No spark only when hot


The car is 1992 Toyota Celica GT 2.2liter 5s-fe.

When the car is cold it fires up no problem. However most of the time, but not always the car will not start back up once shut off when it’s at normal operating temp. I have found though when the starter is cranking if you let off the key for a split second and turn it again the car fires up. Once I get it started it runs fine.

Here is what I have found when it does this it isn’t getting spark to the plug wires. I replace my ignition coil, swapped out my ignition igniter (module) with a known working one, put in new plug wires. And I verified with my manual that it is getting an ignition signal from the ECM. Basically everything, but the distributor itself have been replaced. I’m out of ideas as to what is going on and I don’t want to shell out 200 for a distributor if I don’t have to. Someone mentioned maybe a camshaft or crankshaft sensor, but I called a dealership and they told me that my engine starting in that year does not have either one, it gets it’s signal from the distributor. Sorry for all the details, but I thought the more the better. This problem disappeared over winter, with the cold, plus the car was parked when it snowed. And I’m out of any other ideas.


There may be a problem with the ignition switch contacts causing this trouble. By investing in a test light probe and service manual you should be able to track this trouble down.


You replaced the igniter with a known good one - but did you replace the pickup coil (inside the dist - it takes the place of yesteryear’s “points”)?
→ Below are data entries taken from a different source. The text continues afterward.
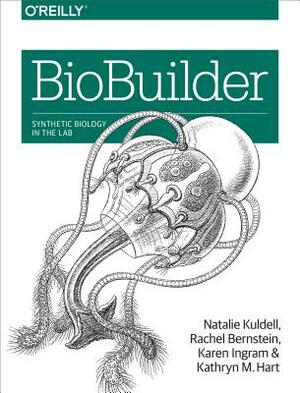 O'REILLY

BioBuilder

SYNTHETIC BIOLOGY IN THE LAB

Natalie Kuldell, Rachel Bernstein, Karen Ingram & Kathryn M. Hart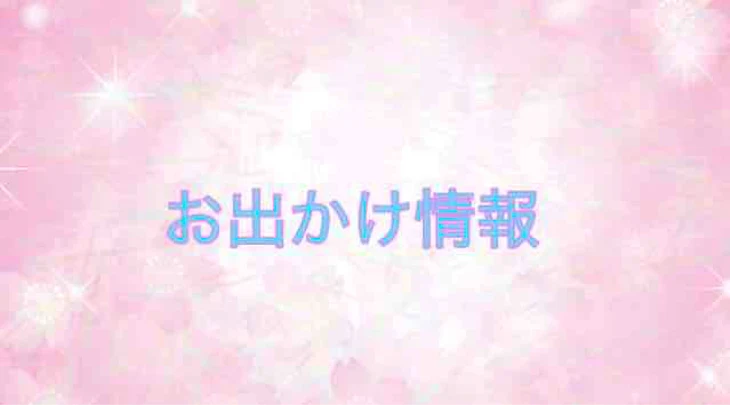 お出かけ情報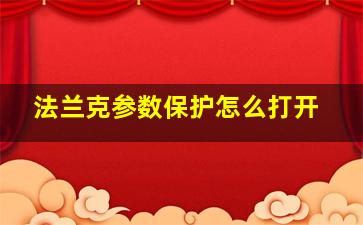 法兰克参数保护怎么打开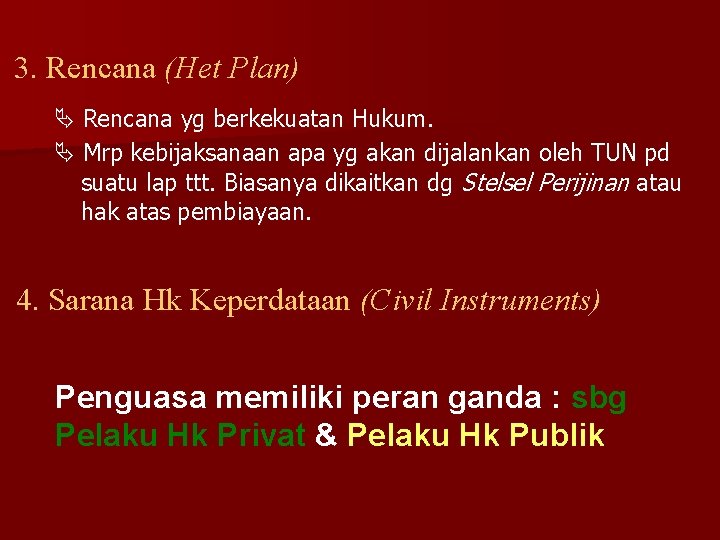 3. Rencana (Het Plan)

Rencana yg berkekuatan Hukum.

Mrp kebijaksanaan apa yg akan dijalankan oleh TUN pd suatu lap ttt. Biasanya dikaitkan dg Stelsel Perijinan atau hak atas pembiayaan.

4. Sarana Hk Keperdataan (Civil Instruments)

Penguasa memiliki peran ganda : sbg Pelaku Hk Privat & Pelaku Hk Publik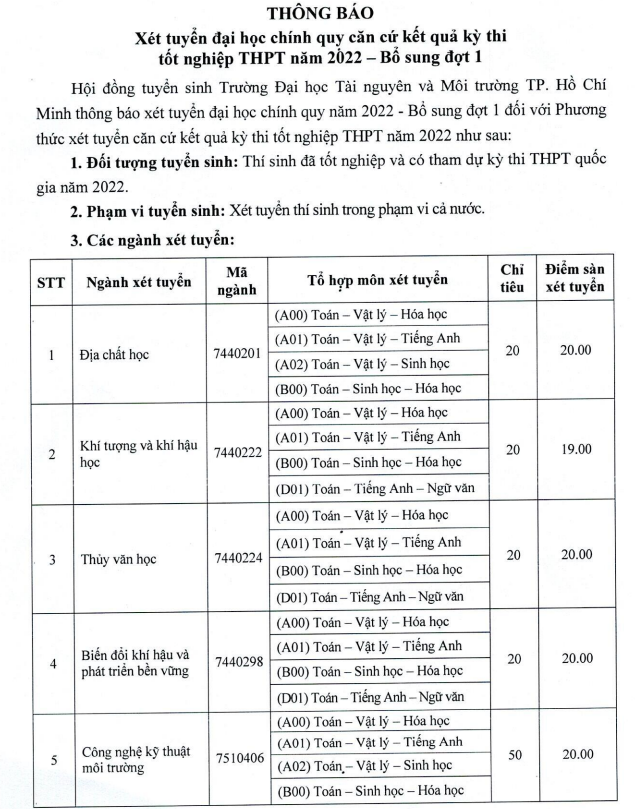 THÔNG BÁO
Xét tuyển đại học chính quy căn cứ kết quả kỳ thi tốt nghiệp THPT năm 2022 – Bổ sung đợt 1

Hội đồng tuyển sinh Trường Đại học Tài nguyên và Môi trường TP. Hồ Chí Minh thông báo xét tuyển đại học chính quy năm 2022 - Bổ sung đợt 1 đối với Phương thức xét tuyển căn cứ kết quả kỳ thi tốt nghiệp THPT năm 2022 như sau:

1. Đối tượng tuyển sinh: Thí sinh đã tốt nghiệp và có tham dự kỳ thi THPT quốc gia năm 2022.

2. Phạm vi tuyển sinh: Xét tuyển thí sinh trong phạm vi cả nước.

3. Các ngành xét tuyển:

| STT | Ngành xét tuyển | Mã ngành | Tổ hợp môn xét tuyển | Chỉ tiêu | Điểm sàn xét tuyển |
|---|---|---|---|---|---|
| 1 | Địa chất học | 7440201 | (A00) Toán – Vật lý – Hóa học | 20 | 20.00 |
| | | | (A01) Toán – Vật lý – Tiếng Anh | | |
| | | | (A02) Toán – Vật lý – Sinh học | | |
| | | | (B00) Toán – Sinh học – Hóa học | | |
| 2 | Khí tượng và khí hậu học | 7440222 | (A00) Toán – Vật lý – Hóa học | 20 | 19.00 |
| | | | (A01) Toán – Vật lý – Tiếng Anh | | |
| | | | (B00) Toán – Sinh học – Hóa học | | |
| | | | (D01) Toán – Tiếng Anh – Ngữ văn | | |
| 3 | Thủy văn học | 7440224 | (A00) Toán – Vật lý – Hóa học | 20 | 20.00 |
| | | | (A01) Toán – Vật lý – Tiếng Anh | | |
| | | | (B00) Toán – Sinh học – Hóa học | | |
| | | | (D01) Toán – Tiếng Anh – Ngữ văn | | |
| 4 | Biến đổi khí hậu và phát triển bền vững | 7440298 | (A00) Toán – Vật lý – Hóa học | 20 | 20.00 |
| | | | (A01) Toán – Vật lý – Tiếng Anh | | |
| | | | (B00) Toán – Sinh học – Hóa học | | |
| | | | (D01) Toán – Tiếng Anh – Ngữ văn | | |
| 5 | Công nghệ kỹ thuật môi trường | 7510406 | (A00) Toán – Vật lý – Hóa học | 50 | 20.00 |
| | | | (A01) Toán – Vật lý – Tiếng Anh | | |
| | | | (A02) Toán – Vật lý – Sinh học | | |
| | | | (B00) Toán – Sinh học – Hóa học | | |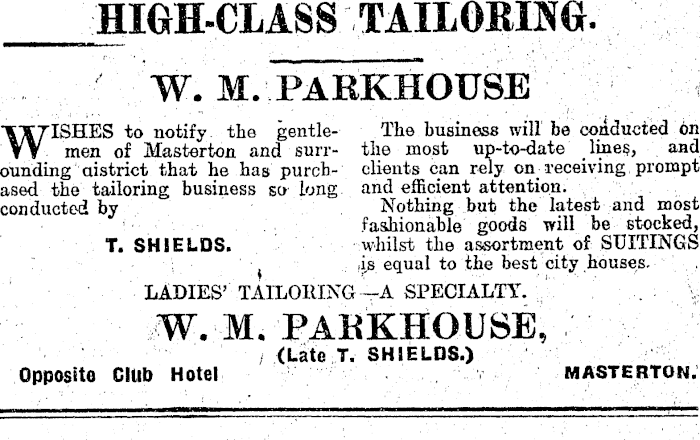 HIGH-CLASS TAILORING.

W. M. PARKHOUSE

WISHES to notify the gentlemen of Masterton and surrounding aistrict that he has purchased the tailoring business so long conducted by

T. SHIELDS.

The business will be conducted on the most up-to-date lines, and clients can rely on receiving prompt and efficient attention.

Nothing but the latest and most fashionable goods will be stocked, whilst the assortment of SUITINGS is equal to the best city houses.

LADIES' TAILORING —A SPECIALTY.

W. M. PARKHOUSE,

(Late T. SHIELDS.)

Opposite Club Hotel

MASTERTON.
That is heat sensitive. It failed on my 1979 Toyota truck - first at times when hot. Later it quit altogether.

Other names for this part are signal generator and ignition control module.

BTW I kept the good junkyard igniter on my truck and carried the good original one with me as a spare. But the problem was never the igniter at all.


I never replaced the pickup coil. On this distributor it’s integrated into it so I pretty much have to replace it. That’s good to know though, because it would make sense everything seems like it’s working right until the distributor then it has problems, and I know the distributor is taking the brunt of the heat. Thanks.


One other thing if the pickup coil were having heat issues, would it be possible the car would run fine once it got started, but just have trouble kicking over?


I concur that the problem may be the ignition switch. Starting and running are two different operations. In the start position, the accessories (wipers, radio, HVAC blowers, etc)that feed through the ignition switch are not powered. Only the ignition circuit and the starting circuit are powered.

If your car is a manual transmission, try push starting the car when it won’t fire up. Be sure the ignition switch is in the run position. If the car starts right up with a push start, it almost has to be the switch.


Sometimes that’s how my Toyota truck behaved.